Trois ans après, je ne regrette pas du tout ce choix d’avoir repris des études. Le contenu des cours de psychologie fait écho à mon parcours, notamment sur les aspects de santé mentale, et me permet d’apposer un regard nouveau sur ma pratique de la danse. Cette formation comprend beaucoup d’éléments complémentaires à la danse, et elle m’apporte un véritable équilibre sans lequel je me verrais mal fonctionner aujourd’hui.

Julia Rieder et Sarah Baltzinger en action pour leur projet “Ultra” (© Nathan Pramudiya Ishar)

Quels sont tes projets actuels et futurs en matière de danse ?

Actuellement, j’essaie d’explorer le rapport entre la danse et l’image. J’ai quelques projets personnels avec une amie photographe et vidéaste, Sophie Millar. Depuis 2021, on expérimente le mélange de danse, photographie et vidéo.

Côté scène, un des projets auquel je participe actuellement est « Kantik », une création de la chorégraphe Perrine Valli qui sera présentée à La Comédie de Genève du 25 au 28 avril 2024 et qui va ensuite tourner au Steps Festival. Inspirée en partie par Le Cantique des Cantiques cette pièce porte sur l’énergie des corps, physique et mentale. L’attraction et la rencontre des corps est au centre de l’espace, scénique comme social.

Enfin un autre projet qui me tient à cœur c’est « Ultra », mené en commun avec le danseur et chorégraphe Brian Ca.
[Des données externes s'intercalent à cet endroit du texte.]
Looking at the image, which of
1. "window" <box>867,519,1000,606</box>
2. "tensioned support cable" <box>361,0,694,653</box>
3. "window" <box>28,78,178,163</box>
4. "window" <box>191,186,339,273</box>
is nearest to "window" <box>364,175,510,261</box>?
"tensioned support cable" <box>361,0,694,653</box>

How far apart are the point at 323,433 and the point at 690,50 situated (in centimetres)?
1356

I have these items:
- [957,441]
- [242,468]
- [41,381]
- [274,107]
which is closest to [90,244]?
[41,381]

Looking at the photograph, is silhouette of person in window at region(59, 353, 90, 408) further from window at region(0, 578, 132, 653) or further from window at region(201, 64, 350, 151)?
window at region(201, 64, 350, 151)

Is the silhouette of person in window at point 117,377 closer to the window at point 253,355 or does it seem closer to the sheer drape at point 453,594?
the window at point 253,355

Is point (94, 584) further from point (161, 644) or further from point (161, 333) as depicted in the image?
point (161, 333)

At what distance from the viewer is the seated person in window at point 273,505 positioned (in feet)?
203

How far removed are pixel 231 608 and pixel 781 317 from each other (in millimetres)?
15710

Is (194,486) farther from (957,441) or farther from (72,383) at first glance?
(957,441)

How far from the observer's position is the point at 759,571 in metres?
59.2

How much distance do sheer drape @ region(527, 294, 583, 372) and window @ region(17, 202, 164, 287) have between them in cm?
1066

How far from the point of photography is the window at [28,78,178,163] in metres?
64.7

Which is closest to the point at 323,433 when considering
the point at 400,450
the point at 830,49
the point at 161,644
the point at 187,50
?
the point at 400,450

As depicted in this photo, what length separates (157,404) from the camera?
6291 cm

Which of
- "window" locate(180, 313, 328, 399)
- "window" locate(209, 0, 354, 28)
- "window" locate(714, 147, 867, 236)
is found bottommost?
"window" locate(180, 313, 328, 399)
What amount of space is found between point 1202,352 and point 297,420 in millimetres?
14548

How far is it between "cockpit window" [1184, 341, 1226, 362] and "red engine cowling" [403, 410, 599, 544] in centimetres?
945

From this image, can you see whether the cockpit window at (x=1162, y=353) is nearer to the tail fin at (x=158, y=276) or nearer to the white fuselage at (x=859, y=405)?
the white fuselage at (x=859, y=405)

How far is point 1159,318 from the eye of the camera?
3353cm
Ce projet, que l’on développe depuis quelques années maintenant, traite de la santé mentale comme enjeu collectif et questionne notre rapport à la notion de norme. Dans cette pièce, nous créons une symbiose entre danse et scénographie de sorte que le mouvement, la lumière et le son perturbent la perception des spectateur·trice·s. L’objectif de ce spectacle participatif est d’aider à ouvrir la discussion autour de la santé mentale. Les prochaines représentations auront lieu les 10 et 11 mai 2024 à la Salle centrale de la Madeleine.